Omschrijving van taak
Schrijf uit de tekst over de wet op de vermogensaangifte letterlijk over, beginnend bij "Deze tekst heeft" en eindigend bij "Brusselse Hoofdstedelijke Gewest.".

Tekstgedeelte
Details





Titel:

2 MEI 1995. - Bijzondere wet betreffende de verplichting om een lijst van mandaten, ambten en beroepen, alsmede een vermogensaangifte in te dienen. (NOTA : Raadpleging van vroegere versies vanaf 26-07-1995 en tekstbijwerking tot 30-12-2022)



Inhoudstafel:


Art. 1-7



Deze tekst heeft de volgende tekst(en) gewijzigd:



Uitvoeringsbesluit(en):

2004021083 



Artikels:

Artikel 1.Deze wet is van toepassing op :
  1. de leden van de Vlaamse Regering, van de Regering van de Franse Gemeenschap, van de Regering van het Waalse Gewest alsmede de leden en staatssecretarissen van de Regering van het Brusselse Hoofdstedelijke Gewest.

Fragmenten uit items
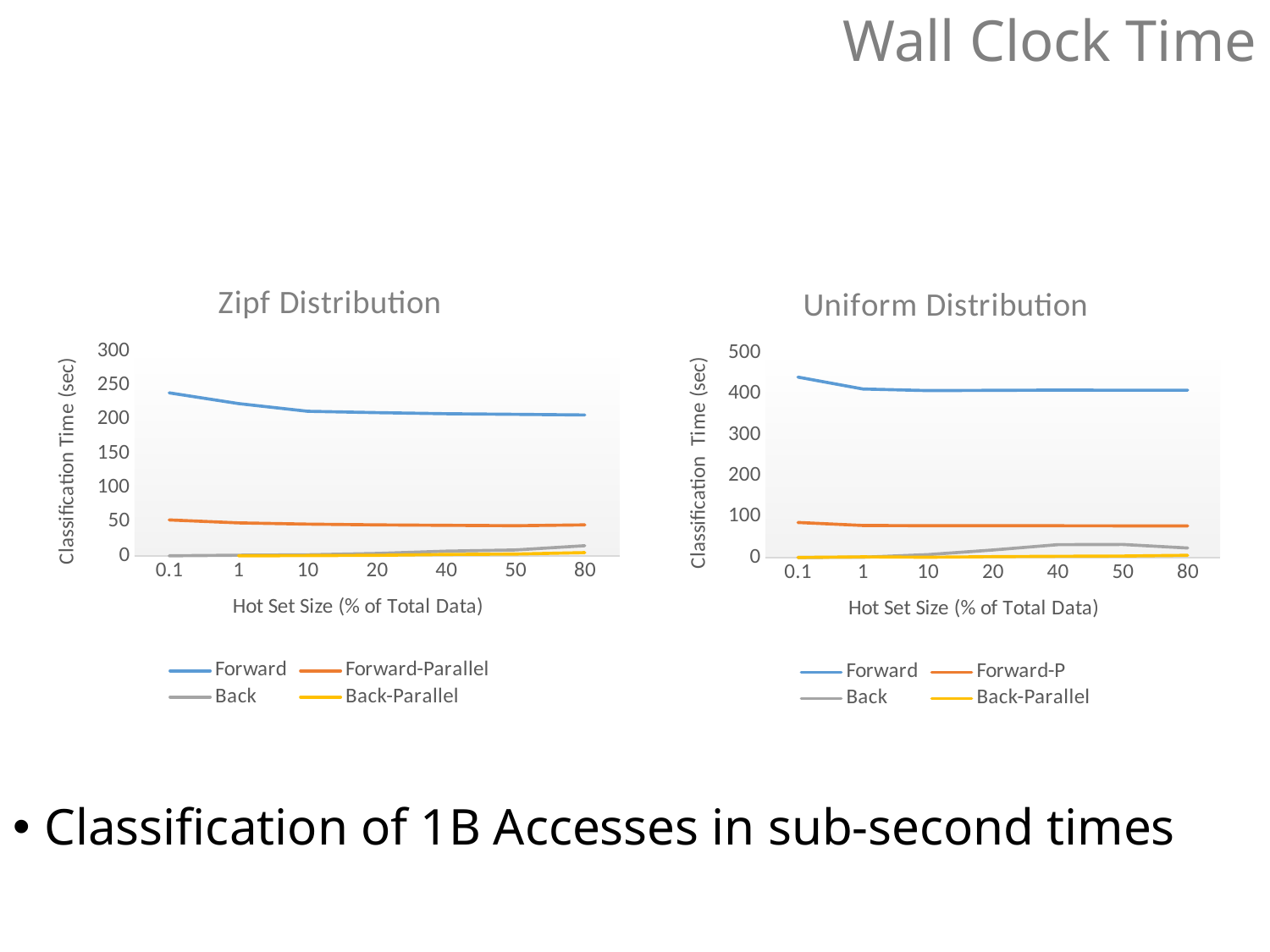
How many series does the legend of the Uniform Distribution chart list? 4 In the Uniform Distribution chart, is the Forward-P value at a hot set size of 80 greater or less than 100? less In the Uniform Distribution chart, is the Forward value at a hot set size of 0.1 greater or less than 400? greater How many hot set size values are plotted along the x axis of the Zipf Distribution chart? 7 In the Zipf Distribution chart, which is larger at a hot set size of 10: Forward or Forward-Parallel? Forward In the Zipf Distribution chart, does the Forward series rise or fall as hot set size increases from 0.1 to 80? fall In the Uniform Distribution chart, which series has the highest classification time across all hot set sizes? Forward What kind of chart is the Zipf Distribution chart? line chart What is the title of the chart on the left of the slide? Zipf Distribution In the Zipf Distribution chart, is the Forward-Parallel value at a hot set size of 0.1 greater or less than 100? less What is the x-axis label of the Uniform Distribution chart? Hot Set Size (% of Total Data)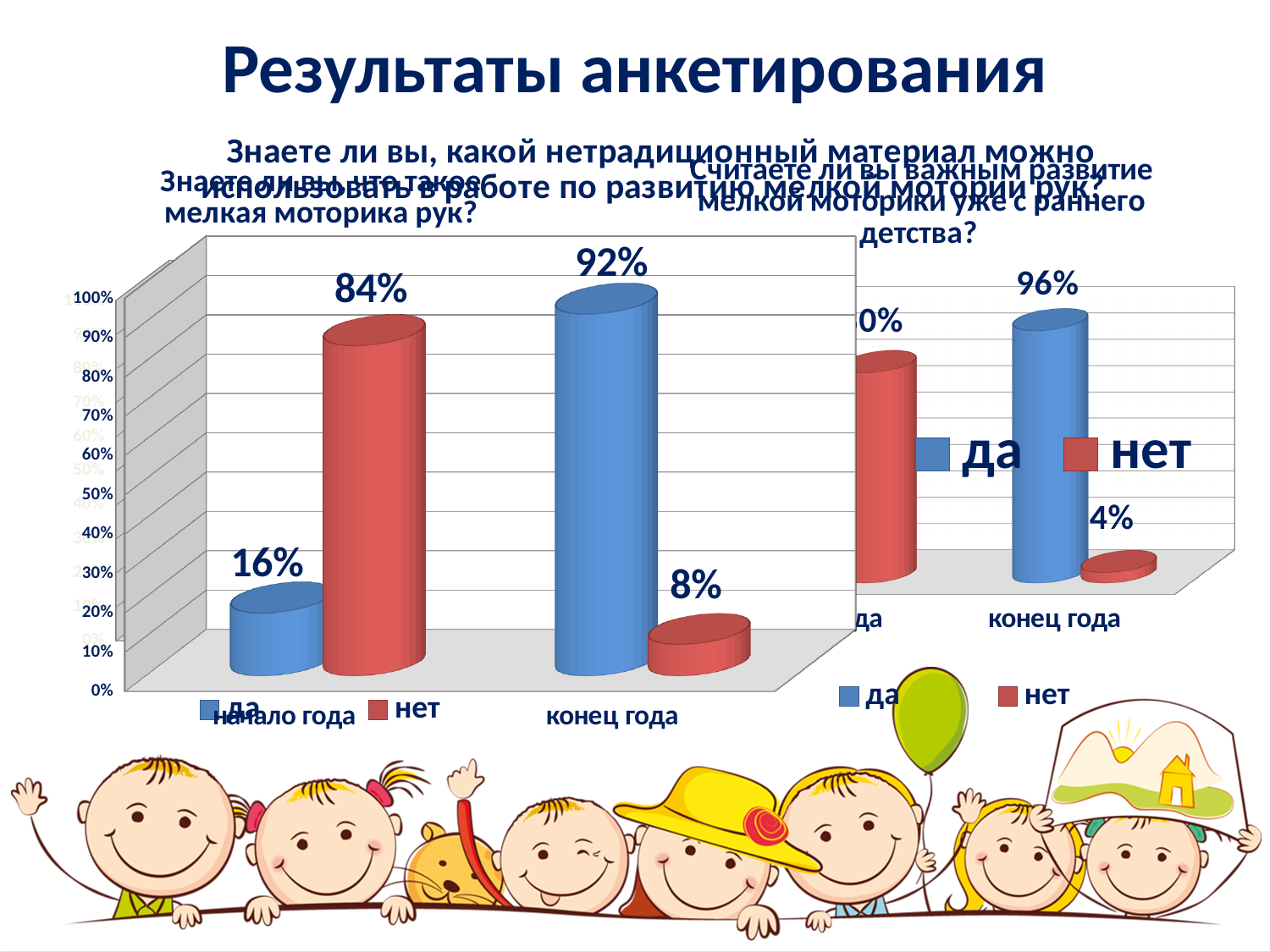
On the large chart in the centre of the slide, what is the value for "нет" at "начало года"? 84% How many series does the legend of the large chart in the centre of the slide list? 2 How many categories are shown on the x axis of the large chart in the centre of the slide? 2 What kind of chart is the large chart in the centre of the slide? bar chart On the large chart in the centre of the slide, what is the value for "нет" at "конец года"? 8% On the large chart in the centre of the slide, what is the difference between "нет" and "да" at "начало года"? 68 percentage points On the chart on the right of the slide, what is the value for "нет" at "конец года"? 4% On the large chart in the centre of the slide, what is the value for "да" at "конец года"? 92% On the large chart in the centre of the slide, does the value for "да" rise or fall from "начало года" to "конец года"? rises On the large chart in the centre of the slide, what is the value for "да" at "начало года"? 16% On the large chart in the centre of the slide, which is larger at "конец года": "да" or "нет"? да On the chart on the right of the slide, what is the value for "да" at "конец года"? 96%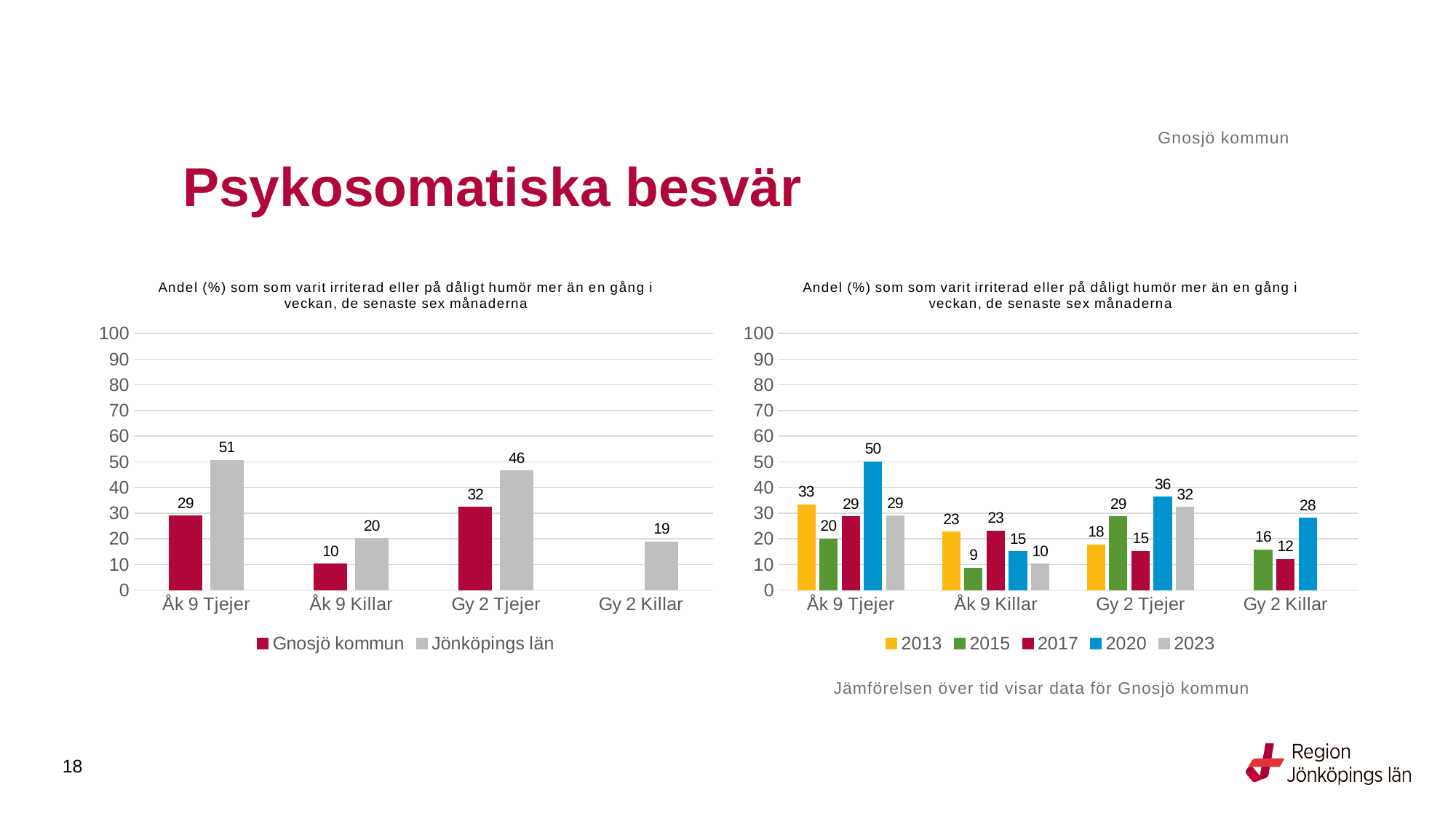
In the left chart, which category has the highest value for Jönköpings län? Åk 9 Tjejer In the right chart, what is the value for 2020 for Åk 9 Tjejer? 50 In the left chart, what is the value for Gnosjö kommun for Gy 2 Tjejer? 32 In the right chart, which is larger for Gy 2 Killar: 2015 or 2017? 2015 In the left chart, how many series does the legend list? 2 In the right chart, what is the value for 2015 for Åk 9 Killar? 9 In the left chart, is the Gnosjö kommun value for Åk 9 Killar greater or less than 20? less In the left chart, what is the difference between Jönköpings län and Gnosjö kommun for Åk 9 Tjejer? 22 What kind of chart is the right chart? Bar chart In the right chart, which year has the highest value for Gy 2 Tjejer? 2020 In the left chart, what is the value for Jönköpings län for Åk 9 Tjejer? 51 In the right chart, how many series does the legend list? 5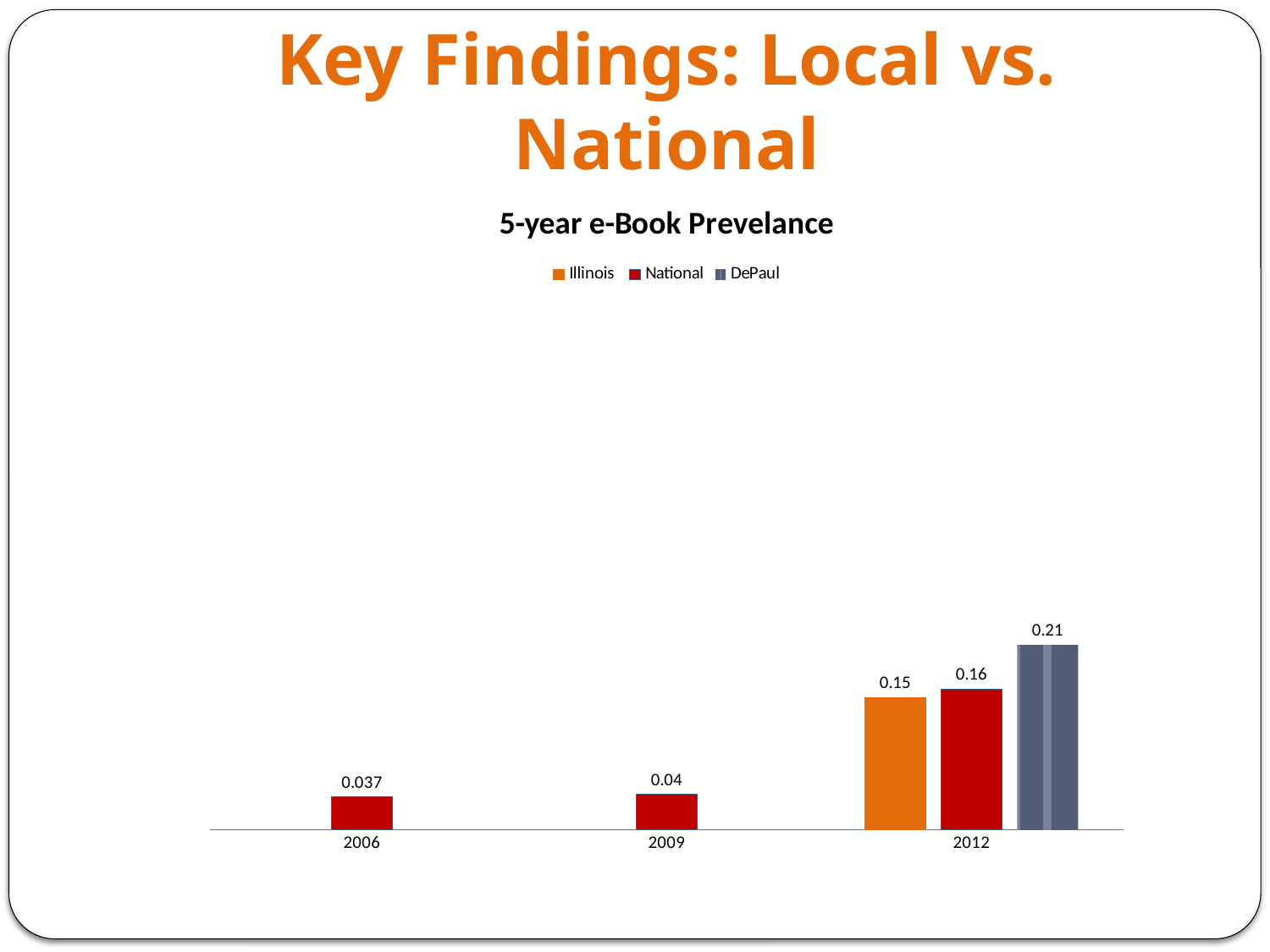
How many series does the legend list? 3 What is the National value for 2009? 0.04 Which series has the highest value in 2012? DePaul What kind of chart is shown on the slide? Bar chart What is the DePaul value for 2012? 0.21 What is the difference between the DePaul and Illinois values in 2012? 0.06 What is the Illinois value for 2012? 0.15 What is the National value for 2012? 0.16 In which year is the National value lowest? 2006 Which is larger in 2012, the National value or the Illinois value? National What is the National value for 2006? 0.037 How many years are shown on the x axis? 3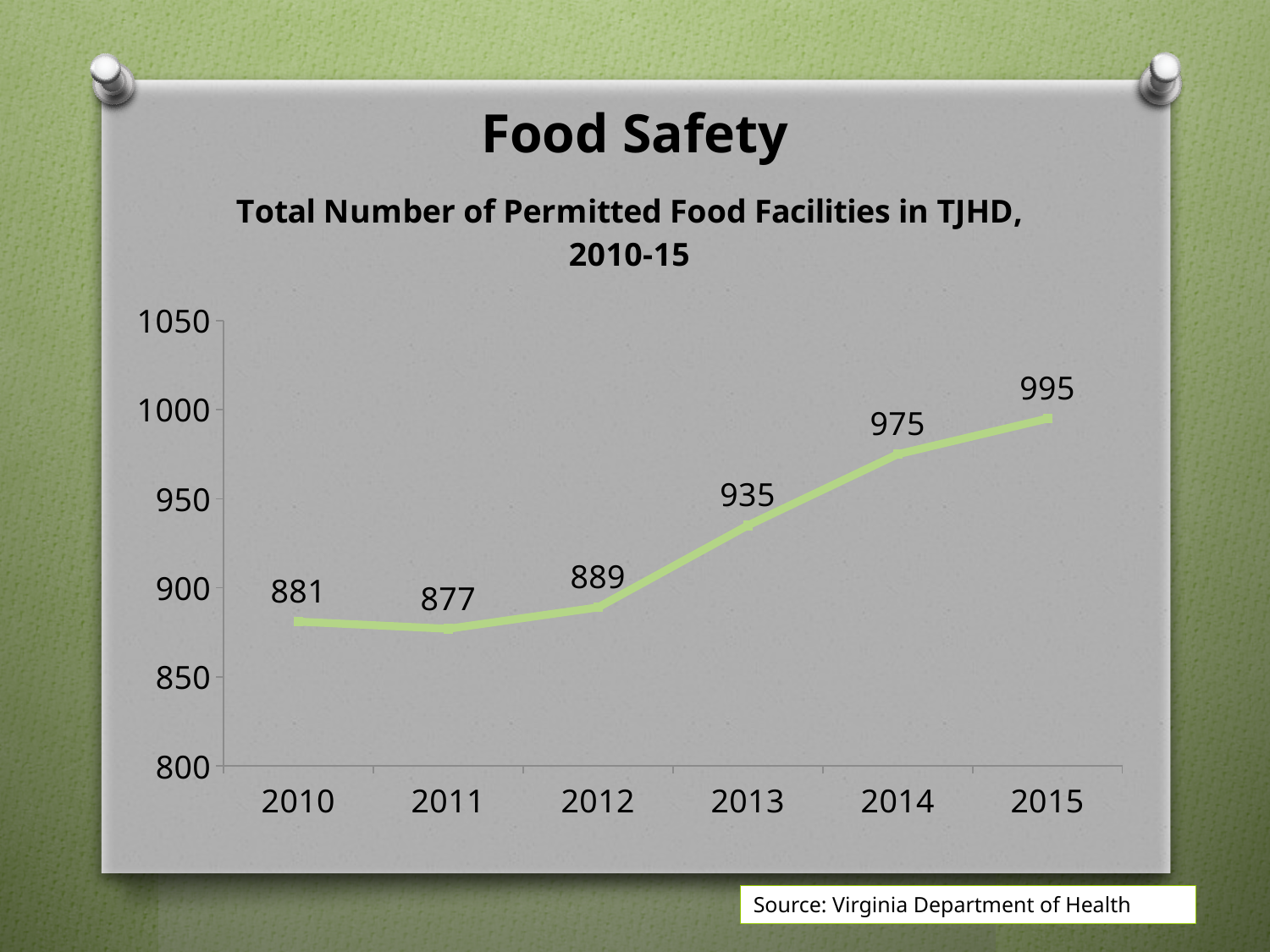
Is the value for 2014 greater or less than 950? greater Which year has a larger value, 2012 or 2014? 2014 What kind of chart is shown on the slide? Line chart What is the value shown for 2015? 995 What is the title of the chart? Total Number of Permitted Food Facilities in TJHD, 2010-15 Which year has the lowest number of permitted food facilities? 2011 By how much did the number of permitted food facilities increase from 2013 to 2014? 40 What is the total number of permitted food facilities in TJHD in 2013? 935 What is the value shown for 2010? 881 How many years are plotted on the chart? 6 Which year has the highest number of permitted food facilities? 2015 What is the difference between the values for 2015 and 2010? 114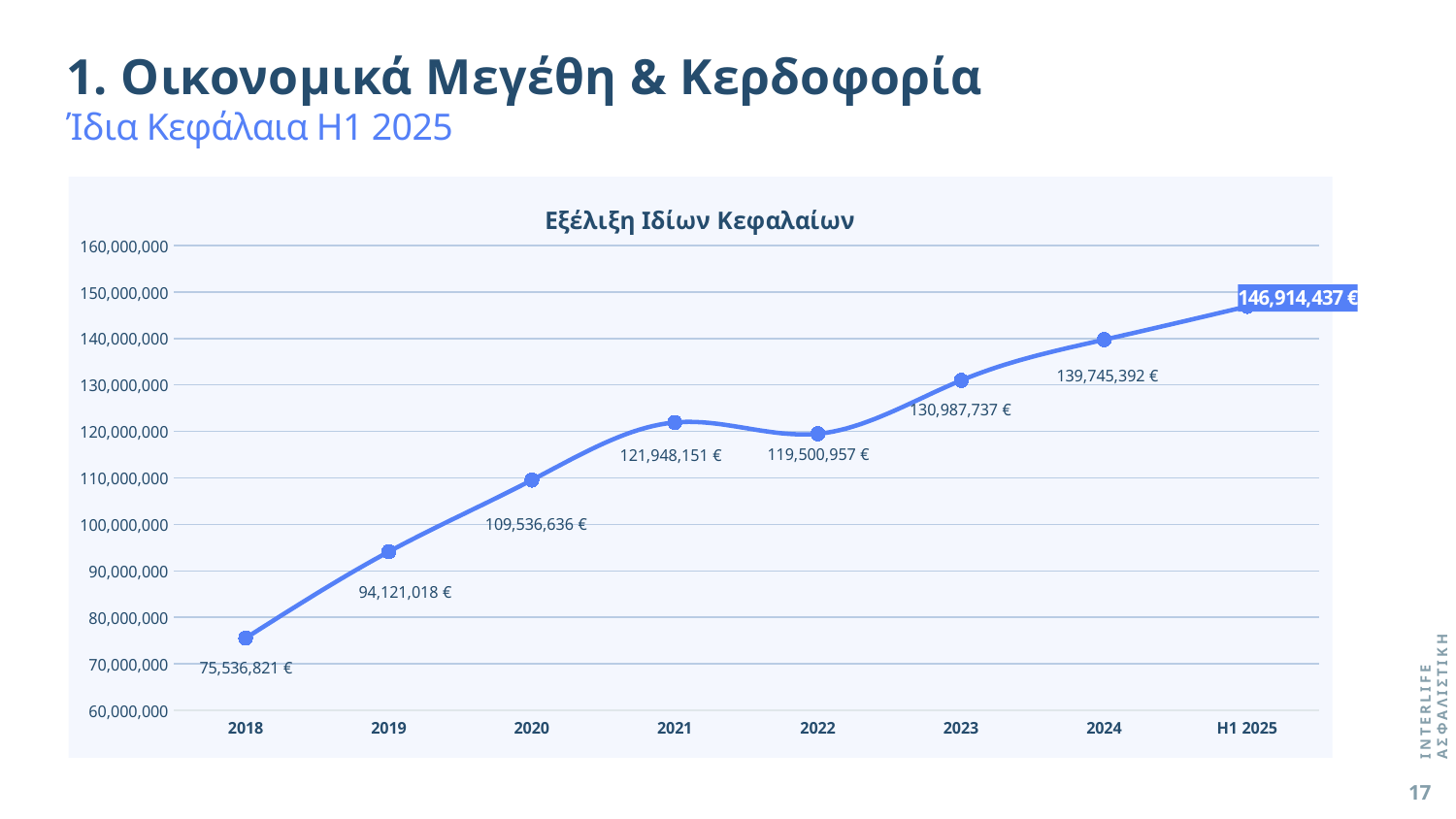
Which year has the lowest value in the chart? 2018 What kind of chart is shown on the slide? Line chart Which is larger, the value for 2021 or the value for 2022? 2021 How many data points are plotted in the chart? 8 What is the title of the chart? Εξέλιξη Ιδίων Κεφαλαίων What is the difference between the values for 2021 and 2022? 2,447,194 € What is the value for 2022 in the chart? 119,500,957 € What is the value for H1 2025 in the chart? 146,914,437 € Is the value for 2020 greater or less than 100,000,000? greater What is the difference between the values for H1 2025 and 2024? 7,169,045 € Which period has the highest value in the chart? H1 2025 What is the value for 2018 in the chart? 75,536,821 €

Uitvoer van oefening
Deze tekst heeft de volgende tekst(en) gewijzigd:



Uitvoeringsbesluit(en):

2004021083 



Artikels:

Artikel 1.Deze wet is van toepassing op :
  1. de leden van de Vlaamse Regering, van de Regering van de Franse Gemeenschap, van de Regering van het Waalse Gewest alsmede de leden en staatssecretarissen van de Regering van het Brusselse Hoofdstedelijke Gewest.